__Goal 1__: In the passage below about the Entered Apprentice, what three jewels does the master's charge present to the candidate?

__Text extract__:
#####

But it introduces him to intimate, confidential, and exclusive relations, with a select and limited circle of other men—and to the same confidential and exclusive relations, with great multitudes of men belonging to every civilized nation throughout the globe. The Entered Apprentice’s oath is merely an oath of secrecy; but the candidate who takes it has pledged himself, by his application for admission, to conform to all the ancient established usages and customs of the fraternity. And the charge of the master, given him upon the Bible, compasses, and square, presents him with three precious jewels—a listening ear, a silent tongue, and a faithful heart—all, of course, exclusively applicable to the secrets revealed to him; and he is told that the listening ear teaches him to listen to the instructions of the worshipful master, but more especially to the cries of a worthy distressed brother; and the faithful heart teaches him to be faithful to the instructions of the worshipful master at all times, but more especially to keep and conceal the secrets of Masonry, and those of a brother, when given to him in charge as such, that they may remain as secure and inviolable in his (the Entered Apprentice’s) breast as in his (the brother’s) own. Two check-words are also presented to him—truth and union—the explanation of which concludes that the heart and tongue of Freemasons join in promoting each other’s welfare, and rejoicing in each other’s prosperity.

#####

__Input__:
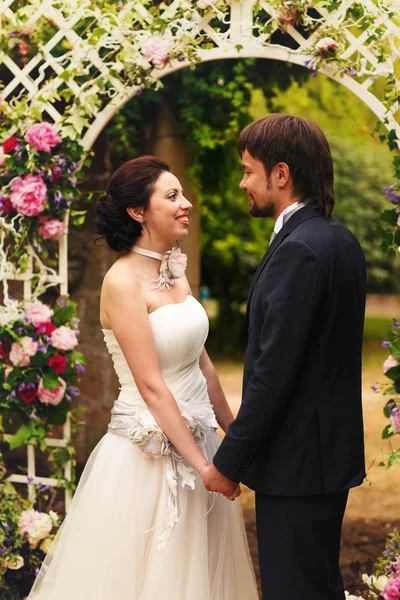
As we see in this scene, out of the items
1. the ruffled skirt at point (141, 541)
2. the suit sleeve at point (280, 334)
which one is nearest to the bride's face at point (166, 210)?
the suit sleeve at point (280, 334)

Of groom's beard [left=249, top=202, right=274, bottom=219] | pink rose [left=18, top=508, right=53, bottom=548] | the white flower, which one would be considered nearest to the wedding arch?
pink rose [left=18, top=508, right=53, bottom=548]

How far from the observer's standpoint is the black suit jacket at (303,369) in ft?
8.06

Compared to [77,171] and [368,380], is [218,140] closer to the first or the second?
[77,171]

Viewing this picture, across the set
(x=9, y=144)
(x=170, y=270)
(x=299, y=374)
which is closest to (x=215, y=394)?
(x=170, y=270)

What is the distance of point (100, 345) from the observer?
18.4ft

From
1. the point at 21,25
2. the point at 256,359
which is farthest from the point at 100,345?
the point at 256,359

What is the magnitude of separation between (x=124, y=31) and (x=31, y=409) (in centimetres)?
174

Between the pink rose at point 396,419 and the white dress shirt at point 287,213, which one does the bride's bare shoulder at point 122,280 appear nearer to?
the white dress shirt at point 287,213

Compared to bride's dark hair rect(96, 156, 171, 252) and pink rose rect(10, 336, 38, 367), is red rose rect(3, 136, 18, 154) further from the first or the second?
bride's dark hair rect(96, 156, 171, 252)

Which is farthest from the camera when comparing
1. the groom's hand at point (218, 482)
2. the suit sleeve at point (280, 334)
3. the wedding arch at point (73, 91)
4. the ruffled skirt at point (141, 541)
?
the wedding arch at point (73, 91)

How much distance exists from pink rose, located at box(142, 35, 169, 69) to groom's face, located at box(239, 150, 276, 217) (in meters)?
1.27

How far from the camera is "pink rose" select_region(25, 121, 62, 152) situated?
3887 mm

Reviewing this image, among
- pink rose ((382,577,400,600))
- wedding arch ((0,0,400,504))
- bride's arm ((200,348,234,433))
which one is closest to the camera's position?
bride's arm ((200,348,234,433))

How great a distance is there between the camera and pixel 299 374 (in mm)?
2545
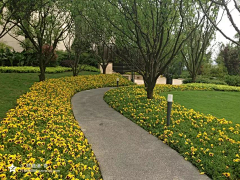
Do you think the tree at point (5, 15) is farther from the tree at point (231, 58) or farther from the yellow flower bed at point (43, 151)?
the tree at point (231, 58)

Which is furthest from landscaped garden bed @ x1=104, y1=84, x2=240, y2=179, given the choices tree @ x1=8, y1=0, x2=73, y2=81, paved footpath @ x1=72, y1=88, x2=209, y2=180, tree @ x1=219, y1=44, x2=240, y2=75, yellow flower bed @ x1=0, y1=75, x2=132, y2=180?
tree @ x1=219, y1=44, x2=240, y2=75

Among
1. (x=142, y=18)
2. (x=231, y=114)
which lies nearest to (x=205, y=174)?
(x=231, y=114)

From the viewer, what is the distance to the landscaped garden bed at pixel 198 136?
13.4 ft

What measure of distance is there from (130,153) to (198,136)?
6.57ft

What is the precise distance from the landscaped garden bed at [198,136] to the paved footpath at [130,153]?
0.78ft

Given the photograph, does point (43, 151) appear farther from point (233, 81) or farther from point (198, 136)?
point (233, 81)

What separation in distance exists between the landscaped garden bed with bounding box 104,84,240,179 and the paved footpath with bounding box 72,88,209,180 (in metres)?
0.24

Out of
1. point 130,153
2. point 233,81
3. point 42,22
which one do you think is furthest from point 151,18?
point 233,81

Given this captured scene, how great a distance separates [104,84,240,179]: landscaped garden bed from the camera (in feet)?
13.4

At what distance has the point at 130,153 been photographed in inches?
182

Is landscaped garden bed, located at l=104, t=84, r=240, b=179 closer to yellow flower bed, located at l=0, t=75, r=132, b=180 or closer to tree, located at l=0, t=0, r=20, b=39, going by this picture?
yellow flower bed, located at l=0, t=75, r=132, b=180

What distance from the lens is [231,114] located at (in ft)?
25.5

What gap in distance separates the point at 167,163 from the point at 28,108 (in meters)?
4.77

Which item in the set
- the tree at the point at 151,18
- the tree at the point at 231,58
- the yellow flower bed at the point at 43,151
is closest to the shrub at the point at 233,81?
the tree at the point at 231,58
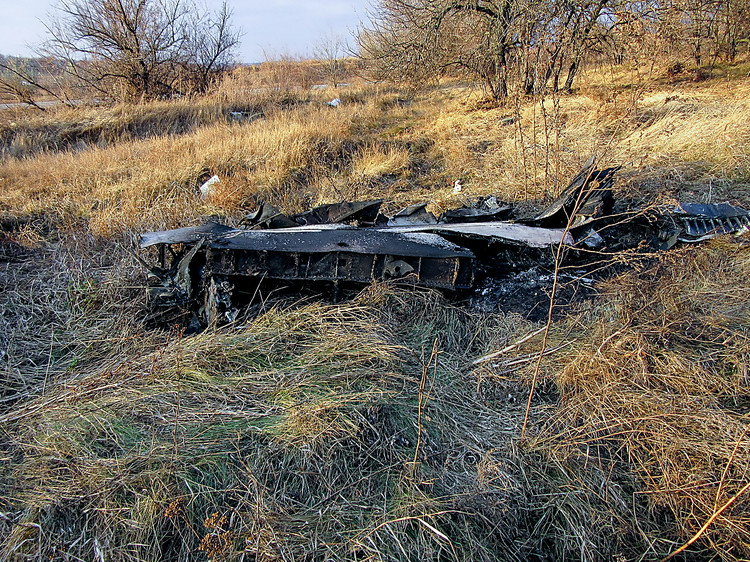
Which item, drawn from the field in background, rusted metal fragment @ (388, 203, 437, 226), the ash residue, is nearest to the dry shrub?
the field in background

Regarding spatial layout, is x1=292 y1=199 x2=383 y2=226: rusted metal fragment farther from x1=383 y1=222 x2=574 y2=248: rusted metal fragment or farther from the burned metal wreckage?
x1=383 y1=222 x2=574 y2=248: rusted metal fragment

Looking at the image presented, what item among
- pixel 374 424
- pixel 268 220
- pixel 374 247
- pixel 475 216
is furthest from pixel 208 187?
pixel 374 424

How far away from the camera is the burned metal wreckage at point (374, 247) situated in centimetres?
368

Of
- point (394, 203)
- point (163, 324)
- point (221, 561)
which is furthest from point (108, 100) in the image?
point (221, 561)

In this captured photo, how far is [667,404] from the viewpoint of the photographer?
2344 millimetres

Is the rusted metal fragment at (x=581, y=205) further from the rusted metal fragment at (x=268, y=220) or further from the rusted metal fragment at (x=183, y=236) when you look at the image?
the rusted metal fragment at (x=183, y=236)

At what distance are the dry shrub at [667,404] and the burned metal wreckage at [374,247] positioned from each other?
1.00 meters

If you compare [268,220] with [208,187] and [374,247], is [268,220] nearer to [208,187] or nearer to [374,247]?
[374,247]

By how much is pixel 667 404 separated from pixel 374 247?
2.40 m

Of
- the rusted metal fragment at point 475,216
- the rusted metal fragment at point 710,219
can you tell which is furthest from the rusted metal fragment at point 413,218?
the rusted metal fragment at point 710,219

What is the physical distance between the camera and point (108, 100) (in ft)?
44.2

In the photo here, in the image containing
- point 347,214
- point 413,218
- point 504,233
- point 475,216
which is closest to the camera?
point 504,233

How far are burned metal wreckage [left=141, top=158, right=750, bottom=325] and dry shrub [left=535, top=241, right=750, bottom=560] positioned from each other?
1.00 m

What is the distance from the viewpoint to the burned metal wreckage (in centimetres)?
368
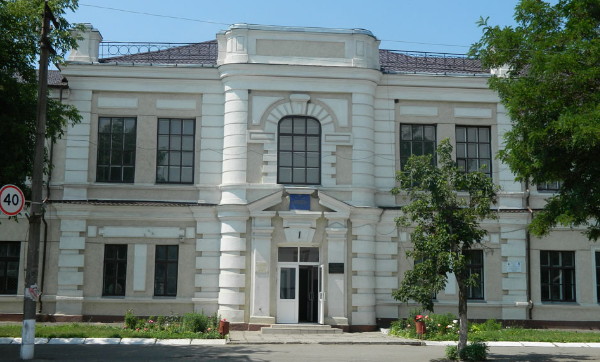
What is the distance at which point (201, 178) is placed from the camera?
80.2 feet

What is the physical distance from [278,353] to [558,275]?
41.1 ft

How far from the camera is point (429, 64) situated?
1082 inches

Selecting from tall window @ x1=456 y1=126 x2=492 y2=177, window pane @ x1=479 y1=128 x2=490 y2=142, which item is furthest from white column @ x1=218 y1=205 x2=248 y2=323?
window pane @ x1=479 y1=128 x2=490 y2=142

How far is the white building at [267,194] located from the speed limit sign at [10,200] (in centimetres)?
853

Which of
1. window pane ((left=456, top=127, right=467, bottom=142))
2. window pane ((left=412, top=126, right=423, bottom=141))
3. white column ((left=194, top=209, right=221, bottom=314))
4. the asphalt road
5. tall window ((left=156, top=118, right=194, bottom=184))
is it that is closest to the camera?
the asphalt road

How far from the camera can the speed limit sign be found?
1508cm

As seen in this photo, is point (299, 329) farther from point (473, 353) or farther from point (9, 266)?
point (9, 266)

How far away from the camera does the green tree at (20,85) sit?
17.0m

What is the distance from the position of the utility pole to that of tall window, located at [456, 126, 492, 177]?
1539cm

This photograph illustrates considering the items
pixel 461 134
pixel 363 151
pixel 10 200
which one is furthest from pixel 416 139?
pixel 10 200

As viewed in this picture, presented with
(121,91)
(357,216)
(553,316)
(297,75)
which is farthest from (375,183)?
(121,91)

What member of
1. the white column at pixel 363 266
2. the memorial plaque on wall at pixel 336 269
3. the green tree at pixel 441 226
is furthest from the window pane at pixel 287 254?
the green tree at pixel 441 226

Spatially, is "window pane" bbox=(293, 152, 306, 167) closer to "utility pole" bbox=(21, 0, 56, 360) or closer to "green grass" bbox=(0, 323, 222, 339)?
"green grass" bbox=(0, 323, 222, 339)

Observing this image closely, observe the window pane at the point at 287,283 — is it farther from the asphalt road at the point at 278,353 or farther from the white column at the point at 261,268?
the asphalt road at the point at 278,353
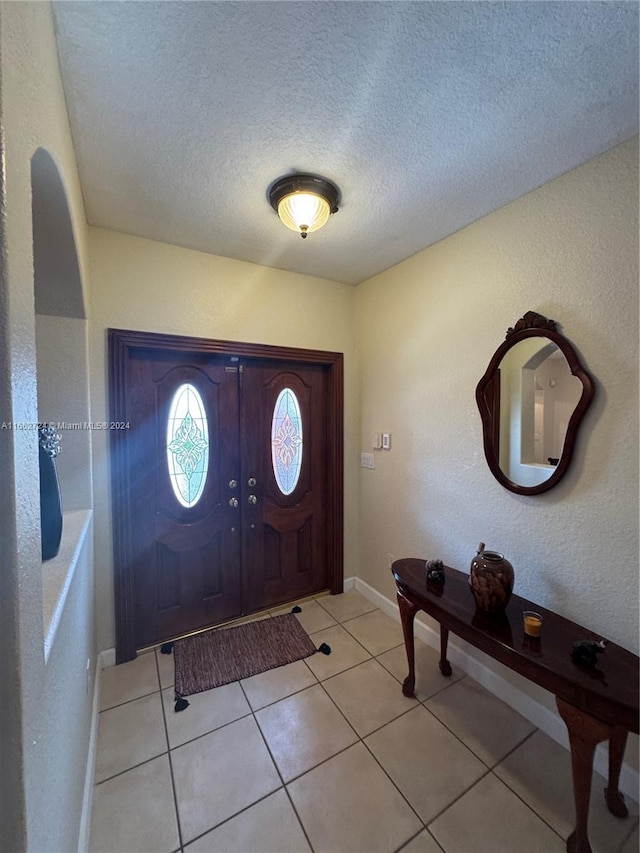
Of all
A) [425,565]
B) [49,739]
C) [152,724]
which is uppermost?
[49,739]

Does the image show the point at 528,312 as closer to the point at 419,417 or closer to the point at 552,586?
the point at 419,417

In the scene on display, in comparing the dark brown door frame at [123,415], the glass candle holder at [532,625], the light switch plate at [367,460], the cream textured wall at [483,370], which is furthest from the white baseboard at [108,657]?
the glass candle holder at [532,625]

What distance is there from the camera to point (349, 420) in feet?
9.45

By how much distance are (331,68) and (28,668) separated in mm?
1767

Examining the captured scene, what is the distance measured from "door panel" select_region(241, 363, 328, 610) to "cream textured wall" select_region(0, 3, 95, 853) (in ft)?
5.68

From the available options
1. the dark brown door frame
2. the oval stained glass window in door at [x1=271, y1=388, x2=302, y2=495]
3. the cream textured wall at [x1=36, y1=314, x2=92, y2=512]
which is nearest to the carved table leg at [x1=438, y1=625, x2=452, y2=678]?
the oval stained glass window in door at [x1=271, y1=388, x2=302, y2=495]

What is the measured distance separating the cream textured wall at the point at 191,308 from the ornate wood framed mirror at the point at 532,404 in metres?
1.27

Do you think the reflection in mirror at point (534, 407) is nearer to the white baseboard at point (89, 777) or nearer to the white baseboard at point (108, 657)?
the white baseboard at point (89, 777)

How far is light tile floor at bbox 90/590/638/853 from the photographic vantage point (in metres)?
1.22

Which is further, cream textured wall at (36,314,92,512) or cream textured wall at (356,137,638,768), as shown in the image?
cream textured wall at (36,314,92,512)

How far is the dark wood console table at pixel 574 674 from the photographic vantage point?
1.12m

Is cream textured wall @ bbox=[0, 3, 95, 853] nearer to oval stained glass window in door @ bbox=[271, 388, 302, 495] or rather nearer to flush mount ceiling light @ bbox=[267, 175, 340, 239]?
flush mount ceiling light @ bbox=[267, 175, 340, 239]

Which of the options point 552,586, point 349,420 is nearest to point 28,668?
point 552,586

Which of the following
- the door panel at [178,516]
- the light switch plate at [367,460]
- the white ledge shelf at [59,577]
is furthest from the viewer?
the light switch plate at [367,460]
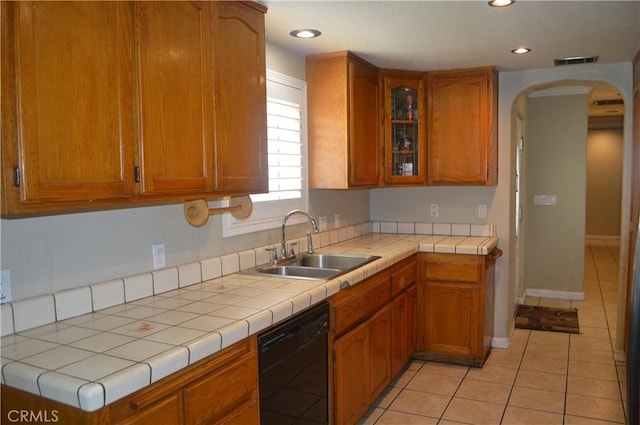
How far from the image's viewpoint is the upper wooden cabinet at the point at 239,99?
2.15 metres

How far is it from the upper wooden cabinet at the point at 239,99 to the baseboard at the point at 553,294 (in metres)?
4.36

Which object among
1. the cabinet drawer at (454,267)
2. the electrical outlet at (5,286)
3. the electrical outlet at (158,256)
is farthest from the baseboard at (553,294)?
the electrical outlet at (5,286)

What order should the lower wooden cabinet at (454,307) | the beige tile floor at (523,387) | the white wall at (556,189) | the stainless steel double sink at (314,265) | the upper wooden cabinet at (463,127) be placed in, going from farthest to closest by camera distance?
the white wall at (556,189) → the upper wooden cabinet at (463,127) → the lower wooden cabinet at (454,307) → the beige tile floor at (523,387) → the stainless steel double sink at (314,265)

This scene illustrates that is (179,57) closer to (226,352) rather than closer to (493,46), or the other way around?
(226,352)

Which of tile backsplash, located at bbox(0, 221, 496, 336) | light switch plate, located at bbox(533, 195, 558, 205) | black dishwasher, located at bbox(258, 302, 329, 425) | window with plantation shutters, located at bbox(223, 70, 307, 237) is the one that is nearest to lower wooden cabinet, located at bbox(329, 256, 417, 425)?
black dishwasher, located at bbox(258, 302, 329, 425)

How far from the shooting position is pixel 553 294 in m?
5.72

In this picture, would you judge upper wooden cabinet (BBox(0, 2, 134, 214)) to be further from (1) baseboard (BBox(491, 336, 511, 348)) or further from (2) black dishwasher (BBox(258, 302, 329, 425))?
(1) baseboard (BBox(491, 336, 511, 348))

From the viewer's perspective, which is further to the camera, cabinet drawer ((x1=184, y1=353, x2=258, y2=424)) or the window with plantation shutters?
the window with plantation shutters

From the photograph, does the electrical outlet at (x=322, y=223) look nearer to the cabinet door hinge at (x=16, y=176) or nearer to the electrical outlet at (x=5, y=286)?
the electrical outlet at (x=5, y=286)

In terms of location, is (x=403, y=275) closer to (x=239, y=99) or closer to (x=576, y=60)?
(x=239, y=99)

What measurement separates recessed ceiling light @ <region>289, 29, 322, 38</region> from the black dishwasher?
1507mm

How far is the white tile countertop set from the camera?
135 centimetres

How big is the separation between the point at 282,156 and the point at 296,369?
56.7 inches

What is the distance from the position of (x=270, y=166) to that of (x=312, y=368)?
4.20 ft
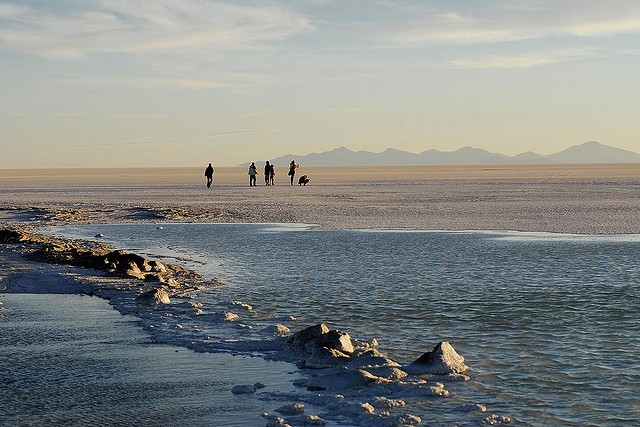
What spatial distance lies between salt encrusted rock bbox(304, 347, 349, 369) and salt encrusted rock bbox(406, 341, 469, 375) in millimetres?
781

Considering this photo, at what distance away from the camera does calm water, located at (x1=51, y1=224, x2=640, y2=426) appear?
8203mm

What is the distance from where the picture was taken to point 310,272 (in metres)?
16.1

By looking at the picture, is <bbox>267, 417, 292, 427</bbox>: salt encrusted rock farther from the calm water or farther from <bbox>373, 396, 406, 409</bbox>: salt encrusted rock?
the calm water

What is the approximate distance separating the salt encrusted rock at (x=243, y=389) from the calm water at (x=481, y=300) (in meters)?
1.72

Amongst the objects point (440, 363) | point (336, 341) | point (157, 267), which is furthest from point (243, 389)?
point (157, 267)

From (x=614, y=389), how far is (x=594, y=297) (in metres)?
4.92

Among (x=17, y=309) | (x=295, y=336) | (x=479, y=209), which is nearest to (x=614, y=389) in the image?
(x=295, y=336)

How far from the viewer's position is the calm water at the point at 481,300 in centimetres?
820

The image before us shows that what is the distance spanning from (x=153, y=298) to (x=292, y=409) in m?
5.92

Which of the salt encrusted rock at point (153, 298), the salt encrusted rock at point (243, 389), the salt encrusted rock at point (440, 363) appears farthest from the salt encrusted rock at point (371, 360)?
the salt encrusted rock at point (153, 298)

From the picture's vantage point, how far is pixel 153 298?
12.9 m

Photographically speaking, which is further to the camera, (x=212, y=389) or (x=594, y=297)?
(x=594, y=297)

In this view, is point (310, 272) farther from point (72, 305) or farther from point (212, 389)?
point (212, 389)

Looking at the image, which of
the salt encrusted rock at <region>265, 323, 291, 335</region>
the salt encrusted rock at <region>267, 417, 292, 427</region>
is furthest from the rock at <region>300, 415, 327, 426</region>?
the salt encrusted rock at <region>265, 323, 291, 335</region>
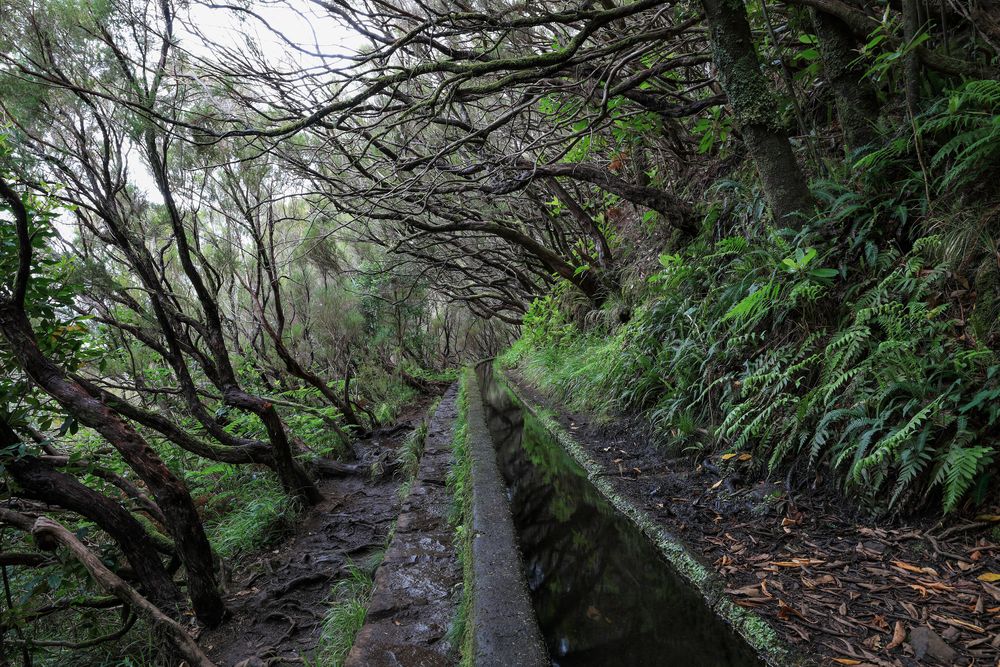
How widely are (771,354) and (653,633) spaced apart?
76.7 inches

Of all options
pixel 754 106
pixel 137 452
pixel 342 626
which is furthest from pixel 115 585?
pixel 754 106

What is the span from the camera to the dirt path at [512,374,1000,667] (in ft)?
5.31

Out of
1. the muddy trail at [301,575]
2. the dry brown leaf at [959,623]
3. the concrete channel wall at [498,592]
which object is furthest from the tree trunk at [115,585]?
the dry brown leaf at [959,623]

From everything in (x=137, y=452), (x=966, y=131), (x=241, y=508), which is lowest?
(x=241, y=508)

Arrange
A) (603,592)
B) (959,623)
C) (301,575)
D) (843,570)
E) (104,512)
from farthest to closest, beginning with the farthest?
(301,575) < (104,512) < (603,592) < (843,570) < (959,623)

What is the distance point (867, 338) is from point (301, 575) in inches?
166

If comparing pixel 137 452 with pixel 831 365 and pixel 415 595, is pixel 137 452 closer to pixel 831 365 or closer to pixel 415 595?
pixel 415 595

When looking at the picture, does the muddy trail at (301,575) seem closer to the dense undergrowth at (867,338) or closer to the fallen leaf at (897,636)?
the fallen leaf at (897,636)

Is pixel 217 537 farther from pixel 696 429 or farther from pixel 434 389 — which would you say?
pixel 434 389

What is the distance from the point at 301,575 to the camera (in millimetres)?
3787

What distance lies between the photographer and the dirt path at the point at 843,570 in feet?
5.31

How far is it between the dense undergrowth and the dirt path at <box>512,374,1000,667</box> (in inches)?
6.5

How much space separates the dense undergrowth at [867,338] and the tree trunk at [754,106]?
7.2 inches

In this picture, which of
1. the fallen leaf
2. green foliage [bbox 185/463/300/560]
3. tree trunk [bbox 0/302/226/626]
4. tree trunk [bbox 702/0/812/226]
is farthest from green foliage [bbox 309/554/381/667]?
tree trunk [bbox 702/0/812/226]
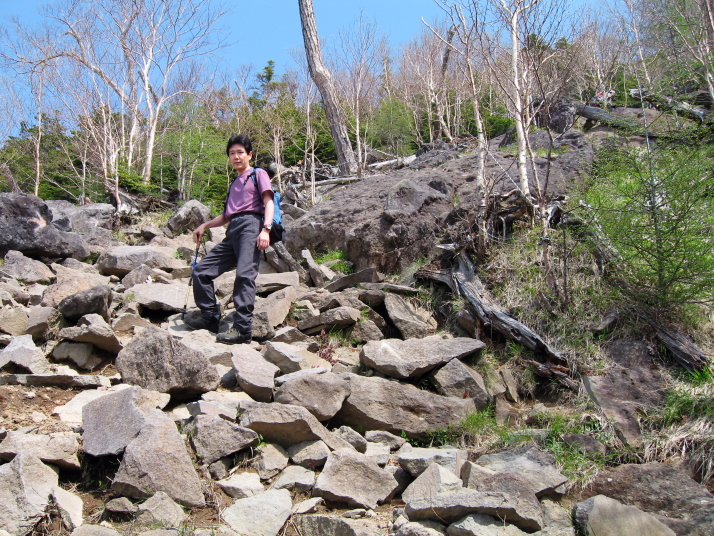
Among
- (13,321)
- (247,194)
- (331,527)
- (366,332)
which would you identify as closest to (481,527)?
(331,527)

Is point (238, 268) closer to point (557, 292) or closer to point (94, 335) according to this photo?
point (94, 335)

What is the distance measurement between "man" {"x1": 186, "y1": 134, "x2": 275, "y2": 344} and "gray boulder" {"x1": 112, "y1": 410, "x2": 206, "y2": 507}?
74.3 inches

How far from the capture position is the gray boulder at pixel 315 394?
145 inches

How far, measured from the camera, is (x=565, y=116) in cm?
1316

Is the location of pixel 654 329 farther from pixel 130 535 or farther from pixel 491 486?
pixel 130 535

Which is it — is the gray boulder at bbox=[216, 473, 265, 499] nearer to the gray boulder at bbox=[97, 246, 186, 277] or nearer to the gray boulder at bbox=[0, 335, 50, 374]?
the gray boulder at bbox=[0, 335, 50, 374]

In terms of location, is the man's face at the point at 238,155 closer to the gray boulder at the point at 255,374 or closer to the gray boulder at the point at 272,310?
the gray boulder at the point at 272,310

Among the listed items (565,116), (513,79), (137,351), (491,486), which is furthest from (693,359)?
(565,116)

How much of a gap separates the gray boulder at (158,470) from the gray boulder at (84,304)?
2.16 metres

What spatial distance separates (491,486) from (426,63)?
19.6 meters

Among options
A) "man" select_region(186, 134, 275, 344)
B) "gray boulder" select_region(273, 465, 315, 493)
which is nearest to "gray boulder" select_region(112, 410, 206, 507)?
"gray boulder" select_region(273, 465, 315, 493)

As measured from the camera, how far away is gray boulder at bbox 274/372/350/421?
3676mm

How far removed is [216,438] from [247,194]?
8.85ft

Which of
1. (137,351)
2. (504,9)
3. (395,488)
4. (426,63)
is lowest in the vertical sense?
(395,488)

#####

__Goal 2__: Please count the lines in the listing that contain the string "rect", and give only that number.

__Result 1__: A listening ear, a silent tongue, and a faithful heart.

__Result 2__: 2